2023年5月22日

勤怠管理システムが導入できる補助金・助成金!システムを選ぶポイント




デジタル化が急激に進む中、いまや勤怠管理業務はシステムで管理することが当たり前になってきました。とはいえ、システムの導入にはコストと手間がかかり、紙の管理・エクセルの管理からなかなか抜け出せない事業者さまもいるのではないでしょうか。そんな中小企業・個人事業主の方におすすめなのが、補助金・助成金の活用です。

「システム導入のコストをなるべく下げたい」

「どの補助金・助成金がよいのかわからない」

「自社に合う勤怠管理システムが選べない」

本コラムでは、こういった疑問・お悩みにお答えします。

勤怠管理システムの導入を検討している方は、ぜひ参考にしてみてください。

勤怠管理システムが導入できる補助金・助成金



勤怠管理システム導入に活用できる、今おすすめの補助金・助成金は、「IT導入補助金」と「働き方改革推進支援助成金」です。これらをかしこく活用することで、導入コストを格段に下げることができます。

補助金と助成金は、国や自治体から支給される支援金のことをいいますが、この2つには若干の違いがあります。

補助金は、誰でも支給されるものではなく申請要件や審査があります。採択されなければ補助金は受けられません。通年公募ができる補助金としては、事業再構築補助金・ものづくり補助金・小規模事業者持続化補助金・IT導入補助金の4つが挙げられます。

一方で助成金は審査はなく、要件を満たせば原則受給が可能です。通年設けられている助成金もあれば、コロナ禍などで一時的に創設される助成金もあります。

今回は勤怠管理システム導入におすすめな、「IT導入補助金」と「働き方改革推進支援助成金」の2つをピックアップしてご紹介します。

働き方改革推進支援助成金



「働き方改革推進支援助成金」は、働き方改革関連法を推進するための助成金です。直近では2023年4月に法改正され、月60時間を超える労働に対して、割増賃金率が50%に引き上げられました。
§ §
勤怠管理システムの導入に使える補助金・助成金についての文章を、最後の文の後から書き継いでほしい。

## データセット記録
§ §
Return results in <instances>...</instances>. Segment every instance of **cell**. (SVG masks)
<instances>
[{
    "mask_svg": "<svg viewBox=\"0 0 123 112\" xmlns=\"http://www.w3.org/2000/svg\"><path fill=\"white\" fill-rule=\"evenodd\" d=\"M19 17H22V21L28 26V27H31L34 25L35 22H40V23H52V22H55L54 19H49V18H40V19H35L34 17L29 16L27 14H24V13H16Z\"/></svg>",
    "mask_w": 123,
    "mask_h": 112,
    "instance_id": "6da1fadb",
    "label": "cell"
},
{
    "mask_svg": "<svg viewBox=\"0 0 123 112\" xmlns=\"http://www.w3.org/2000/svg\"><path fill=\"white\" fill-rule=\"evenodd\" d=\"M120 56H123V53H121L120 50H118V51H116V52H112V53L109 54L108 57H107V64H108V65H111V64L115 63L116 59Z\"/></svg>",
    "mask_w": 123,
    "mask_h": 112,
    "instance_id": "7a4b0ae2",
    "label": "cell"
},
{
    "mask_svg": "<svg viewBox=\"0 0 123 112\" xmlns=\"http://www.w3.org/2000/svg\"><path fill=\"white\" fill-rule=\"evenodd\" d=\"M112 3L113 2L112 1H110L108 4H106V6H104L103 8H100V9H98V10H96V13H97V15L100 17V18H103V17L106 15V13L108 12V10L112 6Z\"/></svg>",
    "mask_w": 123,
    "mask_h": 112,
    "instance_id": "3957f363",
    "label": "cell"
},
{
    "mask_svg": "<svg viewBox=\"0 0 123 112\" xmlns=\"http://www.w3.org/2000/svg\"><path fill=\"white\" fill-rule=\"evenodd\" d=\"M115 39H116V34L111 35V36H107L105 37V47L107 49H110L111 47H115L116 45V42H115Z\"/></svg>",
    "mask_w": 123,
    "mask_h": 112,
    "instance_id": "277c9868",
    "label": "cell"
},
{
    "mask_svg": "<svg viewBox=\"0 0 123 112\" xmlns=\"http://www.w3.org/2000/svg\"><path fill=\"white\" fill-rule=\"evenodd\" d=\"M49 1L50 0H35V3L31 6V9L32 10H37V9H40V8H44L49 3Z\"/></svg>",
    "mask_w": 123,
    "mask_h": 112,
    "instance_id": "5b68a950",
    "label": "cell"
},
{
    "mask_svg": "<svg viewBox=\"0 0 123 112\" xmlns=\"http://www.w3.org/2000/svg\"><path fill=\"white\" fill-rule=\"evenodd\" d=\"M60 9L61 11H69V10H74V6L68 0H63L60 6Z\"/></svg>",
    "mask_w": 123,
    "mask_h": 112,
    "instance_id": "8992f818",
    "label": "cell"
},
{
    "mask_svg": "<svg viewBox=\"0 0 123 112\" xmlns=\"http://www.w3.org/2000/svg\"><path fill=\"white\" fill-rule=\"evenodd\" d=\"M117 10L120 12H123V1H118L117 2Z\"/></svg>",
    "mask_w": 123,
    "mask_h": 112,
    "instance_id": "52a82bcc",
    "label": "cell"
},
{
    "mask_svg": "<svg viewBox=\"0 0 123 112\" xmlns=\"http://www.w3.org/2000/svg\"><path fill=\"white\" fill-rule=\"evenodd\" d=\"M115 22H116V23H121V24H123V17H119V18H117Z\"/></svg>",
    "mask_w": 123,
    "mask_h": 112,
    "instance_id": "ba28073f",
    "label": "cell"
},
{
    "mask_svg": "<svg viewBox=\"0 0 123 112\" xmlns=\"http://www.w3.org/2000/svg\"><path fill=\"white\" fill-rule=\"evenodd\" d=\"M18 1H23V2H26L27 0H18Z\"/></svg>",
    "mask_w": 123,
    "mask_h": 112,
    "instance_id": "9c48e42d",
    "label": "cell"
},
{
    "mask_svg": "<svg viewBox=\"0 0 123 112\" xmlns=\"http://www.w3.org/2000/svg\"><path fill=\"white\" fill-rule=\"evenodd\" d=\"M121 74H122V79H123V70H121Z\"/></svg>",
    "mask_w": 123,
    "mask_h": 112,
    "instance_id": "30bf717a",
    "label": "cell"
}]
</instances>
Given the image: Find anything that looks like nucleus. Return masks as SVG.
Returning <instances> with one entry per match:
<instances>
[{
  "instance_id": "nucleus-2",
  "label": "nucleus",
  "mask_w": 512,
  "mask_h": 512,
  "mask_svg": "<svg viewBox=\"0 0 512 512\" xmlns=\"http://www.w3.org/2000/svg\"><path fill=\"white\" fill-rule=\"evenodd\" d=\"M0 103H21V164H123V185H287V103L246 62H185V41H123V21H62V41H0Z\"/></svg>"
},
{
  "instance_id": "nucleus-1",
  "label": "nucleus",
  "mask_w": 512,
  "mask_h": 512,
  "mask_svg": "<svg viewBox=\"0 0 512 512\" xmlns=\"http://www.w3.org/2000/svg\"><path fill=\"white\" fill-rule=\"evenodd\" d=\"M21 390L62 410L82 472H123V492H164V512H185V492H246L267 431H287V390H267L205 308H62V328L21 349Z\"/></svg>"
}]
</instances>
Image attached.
§ §
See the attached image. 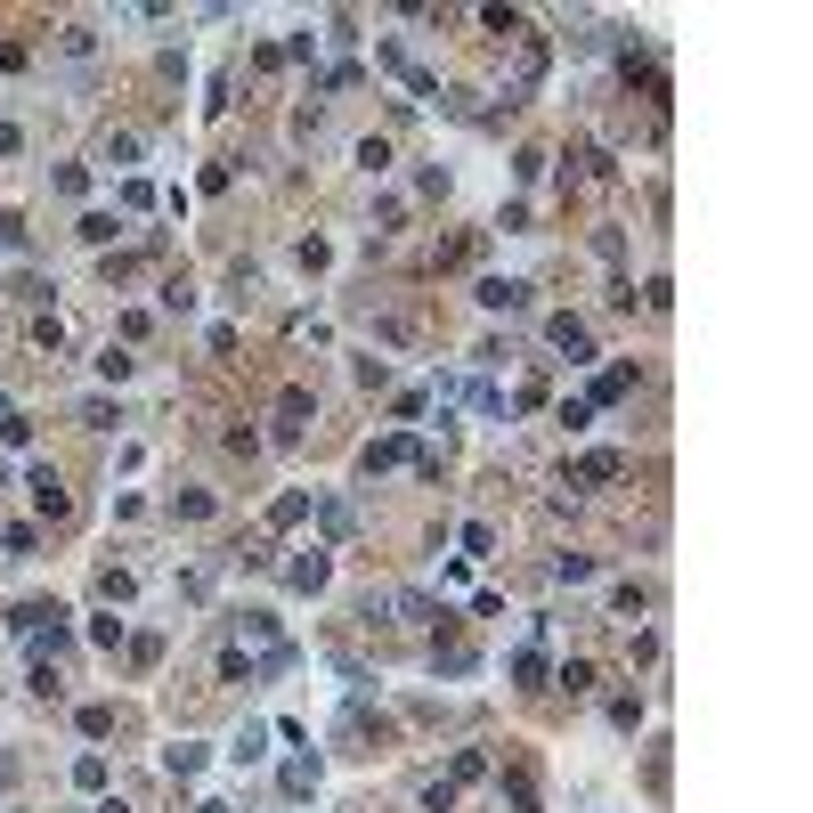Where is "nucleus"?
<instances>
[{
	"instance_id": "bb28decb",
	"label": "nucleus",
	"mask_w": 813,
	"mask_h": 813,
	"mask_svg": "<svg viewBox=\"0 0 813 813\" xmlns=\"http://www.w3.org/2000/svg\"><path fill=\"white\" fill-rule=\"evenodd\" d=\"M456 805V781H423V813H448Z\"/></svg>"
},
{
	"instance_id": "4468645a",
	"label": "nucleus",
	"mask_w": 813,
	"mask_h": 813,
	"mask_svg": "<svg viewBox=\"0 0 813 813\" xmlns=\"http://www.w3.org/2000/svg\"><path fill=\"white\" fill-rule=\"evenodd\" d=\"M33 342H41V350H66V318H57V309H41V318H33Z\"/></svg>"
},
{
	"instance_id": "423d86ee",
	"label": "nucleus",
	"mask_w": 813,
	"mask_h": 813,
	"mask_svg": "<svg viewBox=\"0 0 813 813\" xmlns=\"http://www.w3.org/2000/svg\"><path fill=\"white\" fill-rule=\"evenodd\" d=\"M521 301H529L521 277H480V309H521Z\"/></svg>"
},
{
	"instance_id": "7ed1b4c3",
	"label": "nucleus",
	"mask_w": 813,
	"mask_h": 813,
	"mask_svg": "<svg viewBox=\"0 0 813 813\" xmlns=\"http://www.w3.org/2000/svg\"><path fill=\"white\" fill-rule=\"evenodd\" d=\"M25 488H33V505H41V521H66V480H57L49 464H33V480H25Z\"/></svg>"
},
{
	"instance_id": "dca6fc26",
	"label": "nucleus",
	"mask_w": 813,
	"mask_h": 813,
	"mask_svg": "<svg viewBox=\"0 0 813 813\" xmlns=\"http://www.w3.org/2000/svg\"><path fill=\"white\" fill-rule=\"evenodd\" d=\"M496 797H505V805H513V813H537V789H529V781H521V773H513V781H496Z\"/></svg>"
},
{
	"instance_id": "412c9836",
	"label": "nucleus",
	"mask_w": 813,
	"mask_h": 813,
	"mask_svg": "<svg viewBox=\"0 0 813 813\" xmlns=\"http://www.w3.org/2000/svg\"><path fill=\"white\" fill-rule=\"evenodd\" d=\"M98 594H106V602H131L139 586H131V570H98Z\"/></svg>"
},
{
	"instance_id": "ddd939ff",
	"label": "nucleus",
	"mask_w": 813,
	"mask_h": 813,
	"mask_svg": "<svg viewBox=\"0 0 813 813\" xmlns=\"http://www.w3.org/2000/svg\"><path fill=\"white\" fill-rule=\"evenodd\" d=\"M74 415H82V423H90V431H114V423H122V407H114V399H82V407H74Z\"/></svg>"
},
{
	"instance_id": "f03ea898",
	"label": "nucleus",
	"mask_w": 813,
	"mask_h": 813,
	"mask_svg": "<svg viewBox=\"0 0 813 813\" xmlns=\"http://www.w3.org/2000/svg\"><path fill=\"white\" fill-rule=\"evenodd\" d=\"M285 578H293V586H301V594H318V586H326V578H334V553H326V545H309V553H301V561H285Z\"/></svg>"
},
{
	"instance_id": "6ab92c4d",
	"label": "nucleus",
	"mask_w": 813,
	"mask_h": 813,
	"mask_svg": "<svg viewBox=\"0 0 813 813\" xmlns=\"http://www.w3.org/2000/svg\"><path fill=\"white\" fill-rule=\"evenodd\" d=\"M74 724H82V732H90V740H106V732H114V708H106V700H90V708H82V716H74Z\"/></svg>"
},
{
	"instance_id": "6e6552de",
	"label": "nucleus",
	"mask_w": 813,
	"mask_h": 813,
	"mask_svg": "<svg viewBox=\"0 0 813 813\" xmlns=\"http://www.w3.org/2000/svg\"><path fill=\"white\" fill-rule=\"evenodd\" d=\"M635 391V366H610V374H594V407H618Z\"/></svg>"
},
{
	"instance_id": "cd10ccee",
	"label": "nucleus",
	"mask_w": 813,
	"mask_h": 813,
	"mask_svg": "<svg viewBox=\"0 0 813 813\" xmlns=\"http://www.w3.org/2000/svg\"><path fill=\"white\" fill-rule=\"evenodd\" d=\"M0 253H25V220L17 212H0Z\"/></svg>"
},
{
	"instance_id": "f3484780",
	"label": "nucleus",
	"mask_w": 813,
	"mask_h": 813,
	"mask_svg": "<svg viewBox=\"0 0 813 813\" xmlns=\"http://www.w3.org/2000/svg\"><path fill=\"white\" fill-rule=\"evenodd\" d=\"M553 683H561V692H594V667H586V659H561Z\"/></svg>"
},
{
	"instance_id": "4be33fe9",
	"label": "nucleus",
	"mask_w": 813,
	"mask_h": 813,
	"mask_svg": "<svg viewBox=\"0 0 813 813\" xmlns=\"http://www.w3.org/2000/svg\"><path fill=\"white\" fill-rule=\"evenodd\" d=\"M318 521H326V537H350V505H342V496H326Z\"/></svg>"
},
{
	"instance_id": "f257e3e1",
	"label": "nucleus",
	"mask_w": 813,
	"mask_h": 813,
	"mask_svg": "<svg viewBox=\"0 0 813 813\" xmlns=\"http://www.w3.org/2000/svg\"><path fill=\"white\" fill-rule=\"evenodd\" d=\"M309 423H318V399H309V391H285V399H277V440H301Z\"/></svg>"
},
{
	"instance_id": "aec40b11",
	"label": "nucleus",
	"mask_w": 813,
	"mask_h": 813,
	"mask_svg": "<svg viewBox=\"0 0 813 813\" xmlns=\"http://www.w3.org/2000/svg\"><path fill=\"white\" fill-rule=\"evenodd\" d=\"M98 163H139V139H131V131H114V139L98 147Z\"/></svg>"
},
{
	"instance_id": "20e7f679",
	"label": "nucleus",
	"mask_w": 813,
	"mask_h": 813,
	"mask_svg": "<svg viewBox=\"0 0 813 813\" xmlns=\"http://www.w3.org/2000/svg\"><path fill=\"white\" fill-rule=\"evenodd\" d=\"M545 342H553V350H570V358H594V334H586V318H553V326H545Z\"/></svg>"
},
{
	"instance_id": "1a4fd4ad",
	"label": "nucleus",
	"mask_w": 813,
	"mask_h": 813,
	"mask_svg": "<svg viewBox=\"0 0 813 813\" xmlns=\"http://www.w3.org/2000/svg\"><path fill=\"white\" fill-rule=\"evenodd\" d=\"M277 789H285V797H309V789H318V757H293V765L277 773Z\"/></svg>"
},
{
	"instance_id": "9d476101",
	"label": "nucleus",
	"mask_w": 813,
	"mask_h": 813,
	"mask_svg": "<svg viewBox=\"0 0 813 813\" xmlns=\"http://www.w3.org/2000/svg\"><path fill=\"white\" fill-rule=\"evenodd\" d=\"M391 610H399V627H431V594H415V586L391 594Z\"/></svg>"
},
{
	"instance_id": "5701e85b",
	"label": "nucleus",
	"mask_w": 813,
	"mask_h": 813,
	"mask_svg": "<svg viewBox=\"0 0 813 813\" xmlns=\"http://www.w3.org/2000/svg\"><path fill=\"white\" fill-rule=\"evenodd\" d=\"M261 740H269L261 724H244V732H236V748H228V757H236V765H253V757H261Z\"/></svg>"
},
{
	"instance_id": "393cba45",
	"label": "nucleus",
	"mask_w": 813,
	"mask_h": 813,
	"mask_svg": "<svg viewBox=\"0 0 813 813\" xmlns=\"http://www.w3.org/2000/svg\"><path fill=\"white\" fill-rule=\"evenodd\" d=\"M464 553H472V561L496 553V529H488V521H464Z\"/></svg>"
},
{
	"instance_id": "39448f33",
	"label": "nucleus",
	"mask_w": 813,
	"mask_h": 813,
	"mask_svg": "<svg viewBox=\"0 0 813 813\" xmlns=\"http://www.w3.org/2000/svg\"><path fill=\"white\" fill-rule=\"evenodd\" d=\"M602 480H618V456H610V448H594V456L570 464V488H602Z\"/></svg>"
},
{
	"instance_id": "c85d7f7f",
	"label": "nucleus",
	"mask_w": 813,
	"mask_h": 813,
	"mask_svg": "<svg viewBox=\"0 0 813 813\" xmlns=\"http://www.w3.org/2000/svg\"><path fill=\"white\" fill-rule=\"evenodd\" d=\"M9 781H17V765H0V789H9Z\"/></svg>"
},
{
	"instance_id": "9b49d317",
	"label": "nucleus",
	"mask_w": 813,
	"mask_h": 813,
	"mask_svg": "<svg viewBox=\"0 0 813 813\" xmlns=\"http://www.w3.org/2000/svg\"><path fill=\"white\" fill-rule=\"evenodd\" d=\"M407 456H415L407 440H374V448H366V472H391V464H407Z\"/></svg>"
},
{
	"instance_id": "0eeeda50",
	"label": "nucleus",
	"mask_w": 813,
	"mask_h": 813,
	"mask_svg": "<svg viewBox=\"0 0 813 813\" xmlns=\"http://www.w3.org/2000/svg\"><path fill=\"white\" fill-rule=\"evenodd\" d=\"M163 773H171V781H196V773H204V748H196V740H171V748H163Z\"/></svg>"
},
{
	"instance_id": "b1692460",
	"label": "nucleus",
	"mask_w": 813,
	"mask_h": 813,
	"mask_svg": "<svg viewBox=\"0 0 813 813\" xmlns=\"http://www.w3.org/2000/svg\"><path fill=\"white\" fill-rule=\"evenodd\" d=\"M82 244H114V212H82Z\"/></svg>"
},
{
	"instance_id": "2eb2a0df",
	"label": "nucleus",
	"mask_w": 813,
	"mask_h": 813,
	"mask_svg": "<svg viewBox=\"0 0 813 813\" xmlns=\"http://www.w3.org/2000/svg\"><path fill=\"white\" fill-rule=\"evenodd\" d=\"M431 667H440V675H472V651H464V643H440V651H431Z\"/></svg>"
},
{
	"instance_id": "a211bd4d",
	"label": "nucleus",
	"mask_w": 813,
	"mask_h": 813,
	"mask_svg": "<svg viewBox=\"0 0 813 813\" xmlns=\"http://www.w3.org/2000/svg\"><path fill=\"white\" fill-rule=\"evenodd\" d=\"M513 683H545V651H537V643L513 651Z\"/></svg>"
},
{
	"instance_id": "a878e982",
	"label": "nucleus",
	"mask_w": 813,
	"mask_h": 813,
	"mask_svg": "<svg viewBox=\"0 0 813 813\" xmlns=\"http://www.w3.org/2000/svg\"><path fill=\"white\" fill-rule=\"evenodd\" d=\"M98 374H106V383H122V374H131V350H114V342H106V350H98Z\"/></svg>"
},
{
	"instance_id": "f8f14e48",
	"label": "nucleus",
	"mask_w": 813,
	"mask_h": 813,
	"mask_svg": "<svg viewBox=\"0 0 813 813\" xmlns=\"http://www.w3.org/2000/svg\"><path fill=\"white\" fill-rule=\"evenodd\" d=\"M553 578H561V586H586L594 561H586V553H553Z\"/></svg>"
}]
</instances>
§ §
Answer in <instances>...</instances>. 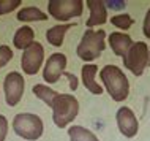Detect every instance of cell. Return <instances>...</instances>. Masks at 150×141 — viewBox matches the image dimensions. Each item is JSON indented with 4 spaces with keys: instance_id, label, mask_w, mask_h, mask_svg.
§ §
## 課題の出力
関連記事:「準備はできていますか?2023年4月から中小企業も割増賃金率が50%に



この法改正に伴って、環境整備に必要な費用の一部を国が助成してくれるのが、働き方改革推進支援助成金です。

働き方改革推進支援助成金の概要



助成の対象となる事業主の条件は、労働者災害補償保険の適用であること、さらに下の表にあるA・Bいずれかに該当することです。中小企業が対象で、大企業は助成の対象となりません。

業種

A:資本または出資額

B:常時使用する労働者

小売業

小売業・飲食店など

5,000万円以下

50人以下

サービス業

物品賃貸業・宿泊店・人材派遣など

5,000万円以下

100人以下

卸売業

卸売業

1億円以下

100人以下

その他の業種

農業・建設業・製造業・運輸業

3億円以下

300人以下



働き方改革推進支援助成金には、異なる5コースが設けられており、各コースごとの成果目標を達成することで助成金が受けられます。助成金は達成状況に応じて変動し、助成上限額の範囲内で支給されます。

助成金は原則審査なしで受けられると前述しましたが、働き方改革推進助成金は「成果目標の達成」などが条件となり、一定の審査もありますのでご注意ください。

全5コースありますが、その中から勤怠管理システム導入に適切な3つのコースをご紹介します。

労働時間短縮・年休促進支援コース



このコースは生産性向上・時間外労働削減・年次有給休暇や特別休暇促進に取り組む中小企業を対象としています。

成果目標としては、以下のいずれか1つ以上を実施することが要件となります。

  • 36協定の見直し:上限200万円
  • 年次有給休暇の計画的付与制度の導入:上限25万円
  • 時間単位の年次有給休暇及び特別休暇の導入:上限25万円

労働時間短縮・年休促進支援コースの詳細はこちら>

勤務間インターバル導入コース



このコースは、終業後に次の勤務まで一定の休息時間(インターバル)を確保し、十分な生活時間・睡眠時間を取ることで、労働者の健康を守り、過労を防ぐ目的があります。

事業主は状況に応じて「新規導入」「適用範囲の拡大」「時間延長」のいずれかで、インターバル制度を導入します。

成果目標は、次のとおりです。

  • 9時間以上11時間未満の勤務間インターバル制度の導入

→上限80万円

  • 11時間以上の勤務間インターバル制度の導入

→上限100万円

勤務間インターバル制度導入コースの詳細はこちら>

労働時間適正管理推進コース



このコースは、生産性向上・労働時間の適正管理推進に取り組む中小企業を対象としています。

成果目標としては、以下のすべてを実施することが要件となります。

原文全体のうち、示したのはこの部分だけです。